Jakarta, NU Online
Target pemerintah untuk berswasembada gula pada 2007 terancam mundur, karena sejumlah instrumen dan persyaratan yang diperlukan ke arah itu sulit dipenuhi, khususnya yang menyangkut bongkar rattoon (rehabilitasi tanaman tebu) dan pola tanam ideal. Hal itu disampaikan oleh Sekretaris Perusahaan PT Perkebunan Nusantara (PTPN) XI, Adig Suwandi, seperti dikutip situs suara pembaruan, www.suarapembaruan.com selasa (10/8).
Dikatakan, idealnya setiap tahun bisa dilakukan bongkar rattoon 20-25 persen dari areal yang ada, tetapi kini baru sekitar 10 persen. Sebagai contoh dari 38.000 hektare (ha) tebu petani di lingkungan PTPN XI, tahun lalu baru 3.894 ha yang bisa bongkar rattoon.

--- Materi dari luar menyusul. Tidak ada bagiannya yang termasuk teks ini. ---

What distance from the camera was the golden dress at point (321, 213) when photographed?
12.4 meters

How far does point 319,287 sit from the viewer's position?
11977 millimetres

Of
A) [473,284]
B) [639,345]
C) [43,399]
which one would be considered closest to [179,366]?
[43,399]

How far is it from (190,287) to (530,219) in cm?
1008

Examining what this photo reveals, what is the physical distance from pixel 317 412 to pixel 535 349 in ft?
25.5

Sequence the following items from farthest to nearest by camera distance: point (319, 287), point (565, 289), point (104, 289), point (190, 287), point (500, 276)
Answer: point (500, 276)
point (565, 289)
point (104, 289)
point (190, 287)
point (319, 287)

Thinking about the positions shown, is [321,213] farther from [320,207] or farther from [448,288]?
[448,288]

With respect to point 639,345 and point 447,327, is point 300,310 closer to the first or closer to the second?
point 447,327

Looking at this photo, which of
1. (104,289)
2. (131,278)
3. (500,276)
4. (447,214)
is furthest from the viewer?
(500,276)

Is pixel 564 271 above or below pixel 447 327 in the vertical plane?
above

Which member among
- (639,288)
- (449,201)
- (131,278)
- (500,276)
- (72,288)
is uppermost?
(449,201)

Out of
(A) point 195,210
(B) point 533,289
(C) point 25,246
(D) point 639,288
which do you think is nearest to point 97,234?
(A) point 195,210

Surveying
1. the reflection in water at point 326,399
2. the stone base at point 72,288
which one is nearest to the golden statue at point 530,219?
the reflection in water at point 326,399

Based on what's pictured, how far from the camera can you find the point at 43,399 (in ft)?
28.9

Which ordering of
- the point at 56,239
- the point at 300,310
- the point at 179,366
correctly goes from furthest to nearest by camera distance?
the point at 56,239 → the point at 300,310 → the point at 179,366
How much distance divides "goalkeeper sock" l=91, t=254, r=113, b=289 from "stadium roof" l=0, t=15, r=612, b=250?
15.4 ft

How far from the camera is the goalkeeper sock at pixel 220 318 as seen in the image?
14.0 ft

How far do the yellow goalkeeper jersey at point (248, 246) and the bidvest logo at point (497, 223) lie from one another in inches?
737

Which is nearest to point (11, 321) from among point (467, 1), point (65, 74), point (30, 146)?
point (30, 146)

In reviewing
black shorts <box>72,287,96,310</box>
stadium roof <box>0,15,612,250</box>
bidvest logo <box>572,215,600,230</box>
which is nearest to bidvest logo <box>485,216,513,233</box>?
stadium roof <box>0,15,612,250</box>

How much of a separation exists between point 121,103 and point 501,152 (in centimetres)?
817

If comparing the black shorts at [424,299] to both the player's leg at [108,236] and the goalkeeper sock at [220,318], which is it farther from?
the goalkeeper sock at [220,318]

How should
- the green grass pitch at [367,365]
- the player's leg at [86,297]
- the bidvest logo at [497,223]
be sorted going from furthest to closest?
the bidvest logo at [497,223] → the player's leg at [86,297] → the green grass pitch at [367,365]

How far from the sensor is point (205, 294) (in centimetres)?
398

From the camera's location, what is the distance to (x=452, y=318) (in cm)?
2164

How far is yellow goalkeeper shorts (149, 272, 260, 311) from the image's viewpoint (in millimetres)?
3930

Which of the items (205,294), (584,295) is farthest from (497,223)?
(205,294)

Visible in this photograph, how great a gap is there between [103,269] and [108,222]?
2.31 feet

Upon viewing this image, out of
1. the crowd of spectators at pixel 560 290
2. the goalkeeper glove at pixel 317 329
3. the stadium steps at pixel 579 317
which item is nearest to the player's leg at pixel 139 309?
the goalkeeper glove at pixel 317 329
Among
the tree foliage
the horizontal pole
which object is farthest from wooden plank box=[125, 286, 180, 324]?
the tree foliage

<>Persoalan bertambah serius karena sampai saat ini pemerintah belum mempunyai kebijakan tata ruang yang jelas dan memungkinkan tebu dibudidayakan dalam satu hamparan agroekosistem. Situasi pengusahaan tanaman budi daya yang terpencar-pencar dan berdampingan banyak komoditas sementara persyaratan tumbuh masing-masing berbeda, bukan saja menyebabkan ekonomi biaya tinggi dan efisiensinya rendah, tetapi juga cenderung menyulitkan penanganan panen. "Ini berbeda dengan kondisi di masa lalu di mana tebu diusahakan dalam satu hamparan," katanya.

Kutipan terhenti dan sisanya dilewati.